One of the world’s leading climatologists has warned that US presidential candidate Donald Trump is a “threat to the planet” because of his denial of global warming.

Professor Michael Mann, whose work showing how humans had caused the Earth’s temperature to rise at an unprecedented rate helped the International Panel on Climate Change win the Nobel Peace Prize, said he and other scientists had decided to speak out because of “the irreparable harm that would be done by a climate change-denying, anti-science-driven Trump presidency”.

Mr Trump has described climate change as “bullshit” and a hoax designed by China to undermine the US economy, although he later denied believing this and claimed such comments were meant to be jokes.

However, at the end of last month he gave a strong signal of his views when he appointed a prominent climate change sceptic, Myron Ebell, to run the US Environmental Protection Agency’s transition team if the Republican wins the election.

In an article on the EcoWatch website headlined, Yes, Donald Trump is a threat to the planet, Professor Mann, of Pennsylvania State University, wrote: “In just a matter of weeks, we will be confronted with a critical decision.

“It is not mere hyperbole to assert that we are facing a make-or-break election as far as climate change is concerned.

“In the current presidential contest, we could not have a more stark choice before us, between a candidate who rejects the overwhelming evidence that climate change is happening and a candidate who embraces the role of a price on carbon and incentives for renewable energy.

“If you care about the planet, the choice would seem clear. If the appropriate catch-phrase for the 1992 election was ‘It’s The Economy Stupid!’ then this time around it ought to be ‘It’s the planet stupid!’”

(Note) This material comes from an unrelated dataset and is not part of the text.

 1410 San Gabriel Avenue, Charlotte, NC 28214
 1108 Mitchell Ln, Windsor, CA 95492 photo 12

He said the US had to choose whether to continue Barack Obama’s “successes” on climate change or “retreat back into the energy-equivalent of the stone age, continuing to degrade our planet through the profligate burning of increasingly dangerous fossil carbon even as the rest of the world moves forward, embracing the renewable energy revolution destined to be the hallmark of the 21st century”.

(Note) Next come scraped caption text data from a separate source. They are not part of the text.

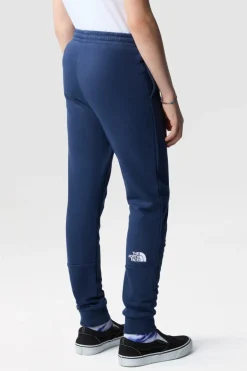 Teen Slim Fit Joggers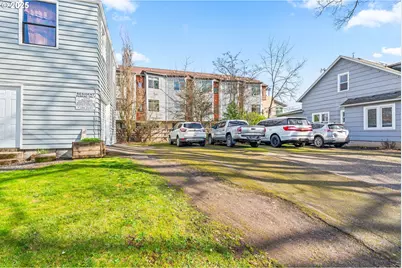 508 E 14th Ave, Eugene, OR 97401 - Photo 34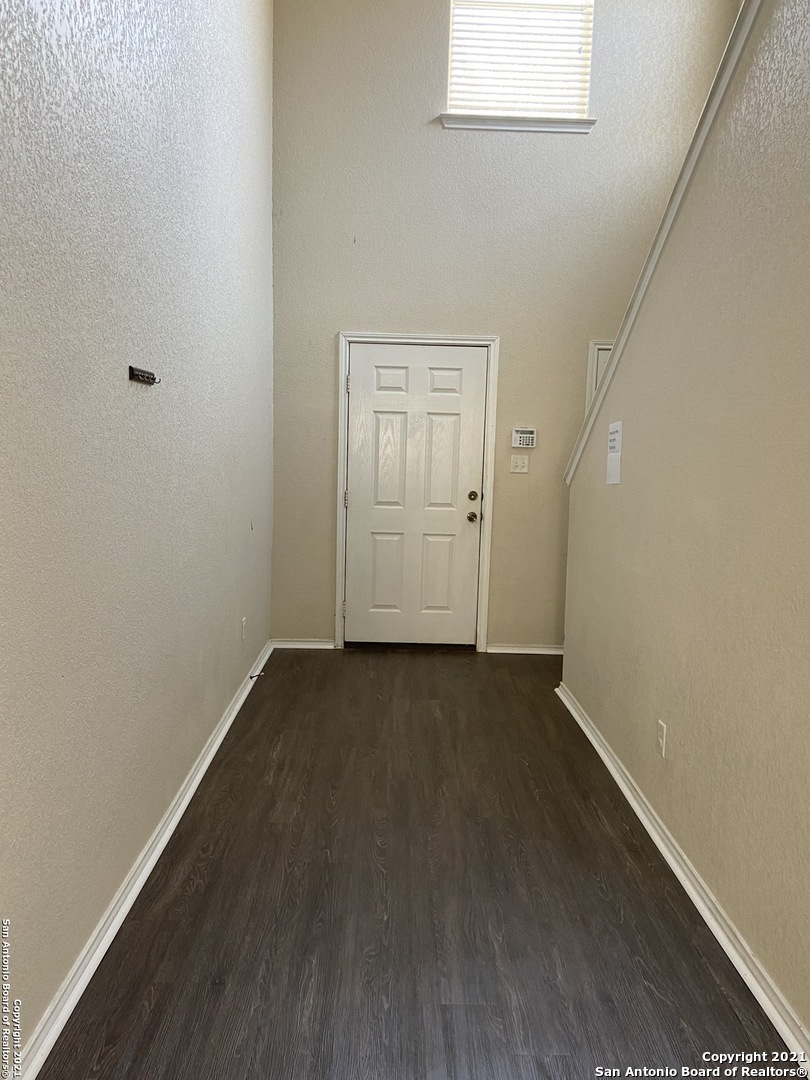 13719 York Woods San Antonio TX 78249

Professor Mann, whose new book The Madhouse Effect: How Climate Change Denial Is Threatening Our Planet, Destroying Our Politics and Driving Us Crazy, was published last month, described Mr Trump’s attempts to deny he was a denier as a tactic used by those who sought to ignore global warming.

The Trump campaign, he said, was “attempting to pivot from one patently absurd climate change denial talking point – ‘it’s not happening!’ – to a seemingly more palatable, albeit equally indefensible one – ‘it’s natural, not human-caused!’

“To be clear, Donald Trump and his campaign still firmly rejects the scientific evidence that climate change is human-caused, opposing the only action (a reduction of fossil fuel burning) that can save us from ever-more dangerous climate change impacts," Professor Mann said.

The academic and other scientists have set up a petition called “Scientists say: ‘Donald Trump is not who we are’” in an attempt to encourage other experts to make clear his “views on many pressing topics are at odds with scientific reality and represent a dangerous rejection of scientific thinking”.

Professor Mann said whether to accept climate science had become a “partisan political issue” in the US with Republicans who support action to address global warming subjected to “well-funded primary challenges”.

“History will judge us by what we chose to do at the crucial moment in time,” he said.

“The future of this planet could quite literally lie in the balance.”

While straightforward denial of climate science is still a factor in US politics, it has largely been accepted in the UK.

Even former Chancellor Nigel Lawson, head of the UK's leading sceptic think tank, the Global Warming Policy Foundation, admits greenhouse gases from fossil fuels cause global warming.

However he recently argued it would be "crazy" to do anything about this because the UK contributes only about two per cent of global emissions so it would not, according to him, make much difference.